# Shallow water grouper action...



## bnz (Dec 22, 2016)

After watching a youtube video of shallow water grouper fishing out of Crystal River a friend of mine and I just had to give it a try.  We hooked up with Capt Brandon Branch and made a day of it.  All I can say is that we had a blast catching fish in less than 10' of water on 20-40 lb rods.

We mainly were throwing lipped plugs (fmag 14s and 18s).
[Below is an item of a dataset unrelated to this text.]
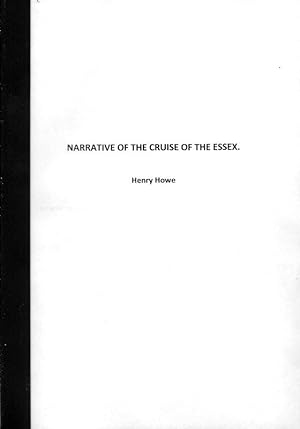 NARRATIVE OF THE CRUISE OF THE ESSEX, A UNITED STATES FRIGATE, UNDER THE COMMAND OF CAPTAIN DAVID...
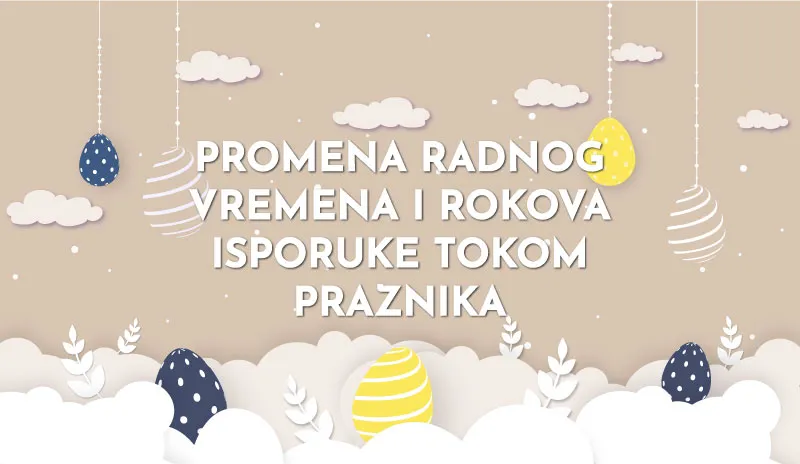RADNO VREME ZA PRAZNIKE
The day started out overcast and we were catching mainly shorts:











Even a black sea bass wanted in on the action:






And the lizard fish were all over the place:






As the sky cleared up later in the day we started seeing a few larger ones, with only one keeper this time:













Was a fun day and a blast being able to see the fish you were hooked up with fight you.  Definitely a trip we'll be doing again.


----------



## fairweather (Dec 25, 2016)

Looks like a blast. I grew up in the area and never knew they came in so shallow.


----------



## lampern (Dec 25, 2016)

Gag grouper?

Thanks for sharing


----------



## jimboknows (Dec 30, 2016)

That is becoming the hot thing now that people have showed how easy it is to get to them.
Very few fishing experiences better than casting to and catching legal sized grouper in 5-10ft of water...if you know where to look you can catch them in tampa bay in very shallow water


----------